Mik and Karou just looked at her, and Zuzana was glad to see Karou’s wistfulness give way to bemused concern. “That’s… interesting, Zuze,” she ventured.

 

“I know. And I don’t even try. Some people are just interesting. You, though, with your drab, ordinary life. You should get out more. Try new things.”

 

“Uh-huh,” said Karou, and Zuzana was rewarded with a glimpse of that elusive mirth. “You’re right. So dull. I’ll take up stamp collecting. That’s interesting, isn’t it?”

 

“No.
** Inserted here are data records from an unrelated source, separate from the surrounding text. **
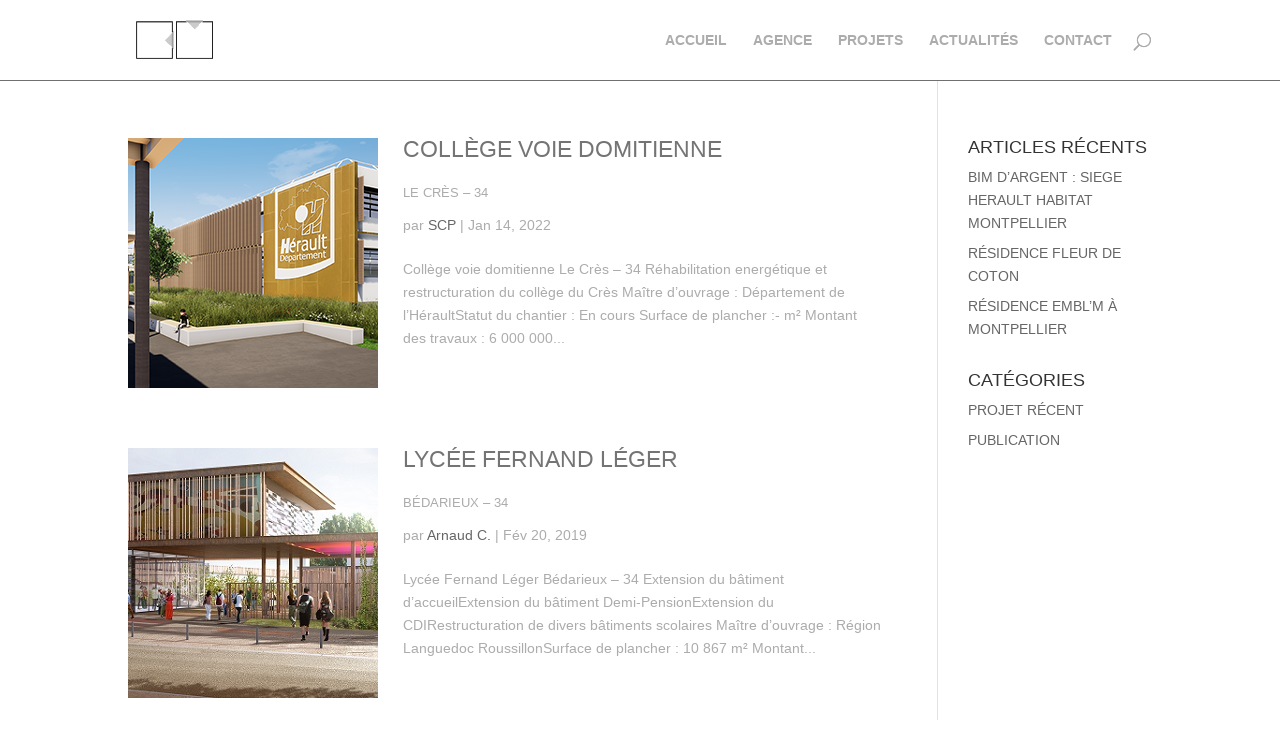

--- FILE ---
content_type: text/css
request_url: https://caremoli-miramond-architectes.fr/wp-content/themes/Caremoli-Miramond/style.css?ver=4.21.0
body_size: 2091
content:
/*!
Theme Name: Caremoli-Miramond
Template: Divi
Theme URI: https://www.elegantthemes.com/gallery/divi/
Version: 1.0.0
Description: Thème de la SCP Caremoli-Miramond créé avec une base Divi.
Author: Fortimelp
Author URI: https://fortimelp.fr
Tags: Agence, architecture, Montpellier, Occitanie
License URI: http://www.gnu.org/licenses/gpl-2.0.html
*/
/************Commun************/
body, h1, h2, h3, #top-menu a, #top-menu li.current-menu-item > a, .et-search-form input, .et_pb_bg_layout_light {
	font-family: Arial, Calibri, "Times New Roman", "Trebuchet MS";
	text-transform: uppercase;
}

h1, #top-menu li.current-menu-item > a, .et_pb_bg_layout_light .et_pb_counter_title{
	color: #000;
}

h2{
	color: #747474;
	font-size: 23px;
}

body, h3, #top-menu a, .et-search-form input{
	color: #acacac;
}

#main-header {
	background-color : rgba(255, 255, 255, 0.7);	
}

div.et_pb_section.et_pb_section_0 {
	margin-top: -6%;
}

.et_pb_number_counter.ui-sortable span.percent-value{
    color: #000;
}

.et_pb_scroll_top.et-pb-icon{
	background: #fff;
	border: 1px solid #acacac;
	border-radius: 20px;
	bottom: 92px;
	color: #acacac;
	right: 20px;
}
/*********Menu (Ruban)*********/
#main-header{
	box-shadow: 0 1px 0 #707070;
}

@media screen and (min-width: 981px){
	#main-header.et-fixed-header {
    	box-shadow: 0 0 7px #acacac !important;
	}
}

.et_pb_slider .et_pb_slide_3{
    background-color: #fff;
}

#et_search_icon:hover, #top-menu-nav > ul > li > a:hover{
	color: #707070;
	opacity: 1;
}
/***********Fin Menu***********/
/*********Pied de page*********/
#main-footer{
	line-height: 12px;
}

#footer-widgets{
	height: 140px;
    padding: 3% 0 0;
}

.textwidget.custom-html-widget{
    font-size: 10px;
	width: 350px;
}

.icone_pdp{
    width: 30px;
    float: left;
}

.text_pdp{
	padding-left: 40px;
	padding-top: 8px;
}

#footer-info, #footer-info a{
	font-size: 10px;
}

#footer-bottom .et-social-icon a{
	font-size: 15px;
}

@media (max-width: 479px){
	#footer-widgets .footer-widget:nth-child(n), .footer-widget .fwidget {
    	margin-bottom: 3.5%!important;
	}
}

@media screen and (max-width: 780px){
	#footer-widgets{
		height: inherit;
	}
}
/*******Fin Pied de page*******/
/**********Page Accueil********/
.et_pb_bg_layout_dark h2, h2.et_pb_module_header{
	color: #707070 !important;
	font-size: 15px !important;
    font-weight: 700 !important;
}

.et_pb_bg_layout_dark .et_pb_slide_content{
    color: #acacac;
}

.et_pb_slides .et_pb_slider_container_inner{
	vertical-align: baseline;
}

.et_pb_slide_image > img{
	height: 250px;
	margin-left: 4px;
	width: 250px;
}

.et-pb-arrow-prev, .et-pb-arrow-next{
	color: #acacac !important;
	margin-top: -92px;
}

.et_pb_button_wrapper{
	display: none;
}

.et-pb-controllers{
	bottom: 30%;
}

.et-pb-controllers .et-pb-active-control{
    background-color: #707070;
}

.et-pb-controllers a{
	background-color: #acacac;
	border-radius: 0;
	height: 5px;
	width: 7px;
}

.et_pb_counter_container{
	width: 75%;
}

.et_pb_number_counter .percent p{
	font-size: 25px;
}

@media screen and (max-width: 780px){
	.et-pb-arrow-prev, .et-pb-arrow-next{
		margin-top: inherit;
	}
	
	.et_pb_slide_image, .et_pb_slide_video{
		display: inherit !important;
	}
	
	.et_pb_slide_image > img {
		height: 235px;
		margin-left: 16px;
		width: 235px;
	}
	
	.et_mobile_device .et-pb-arrow-prev{
		left: 0;
		top: 85px;
	}
	
	.et_mobile_device .et-pb-arrow-next{
		right: 0;
		top: 85px;
	}
}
Unless you’re pasting them onto your body and wearing them as clothes.”

 

“That sounds like someone’s semester project at school.”

 

“It totally does!” Zuzana agreed. “Helen would do it. But she’d make it a performance. Start out naked with a big bowl of stamps so people could lick them and paste them on her.”

 

Karou finally laughed outright, and Zuzana felt pride of accomplishment. Laugh achieved. Maybe she couldn’t make Karou’s life—or love—less complicated, and maybe she didn’t have any helpful hints when it came to, oh, angel invasions or dangerous deceptions or armies that clearly just wanted to start killing each other, but she could do this at least. She could make her friend laugh.

 

“So what now?” she asked. “The angels throw a magnificent banquet in our honor?”

 

Karou laughed again, but it was a dark sound. “Not exactly. Next is the war council.”

 

“War council,” repeated Mik, sounding a little dazed, as Zuzana most definitely felt. Dazed and far, far out of her depth. She imagined that every hair on her body was still standing on end from the weird, electric horror of the past hour. Seeing Uthem die? That was a first for her. She’d had to walk through his blood, and while that hadn’t seemed to fuss the soldiers (as cool as if they waded through blood every morning to get to breakfast), it had fussed her, though she’d barely had time to process it. She’d been so… spun by her own paralyzed terror, and what she was now thinking of as “the abyss’s mad gawk.”

 

Karou gave a hard exhale. “That is why we’re here.” On here, she made a quick scan of the room and added, “Strange as it is.”

 

And Zuzana felt even more out of her depth, trying to imagine what it meant to her friend, being back here. She couldn’t, of course. This was the site of a massacre. Maybe it was the echo of the abyss that brought it on, but she imagined walking up to her own family’s house and finding it deserted, the beds decayed and no one there to greet her—ever—and she sucked in a little breath.

 

“Are you all right?” Karou asked her.

 

“I’m fine. More to the point, are you all right?”

 

Karou nodded, smiled a little. “Yeah, I am, actually.” She raised her torch and looked around. “It’s weird. When I lived here, it was the world. I didn’t know that everyone didn’t live inside mountains.”

 

“It’s pretty amazing,” Zuzana said.

 

“It is. And you haven’t even seen the best part yet.” Karou looked sly.

 

“Ooh, what? Please tell me it’s a cave where cupcakes grow like mushrooms.”

 

Score another laugh for Zuzana.

 

“No,” said Karou. “And I don’t have any cake, either, and I’m afraid the bed situation can’t be helped, but…” She paused, waiting for Zuzana to figure it out.

 

Zuzana did. Could it be? “Don’t tease me.”

 

Karou’s smile was pure; she was happy to give happiness. “Come on. I think we can spare a few minutes.”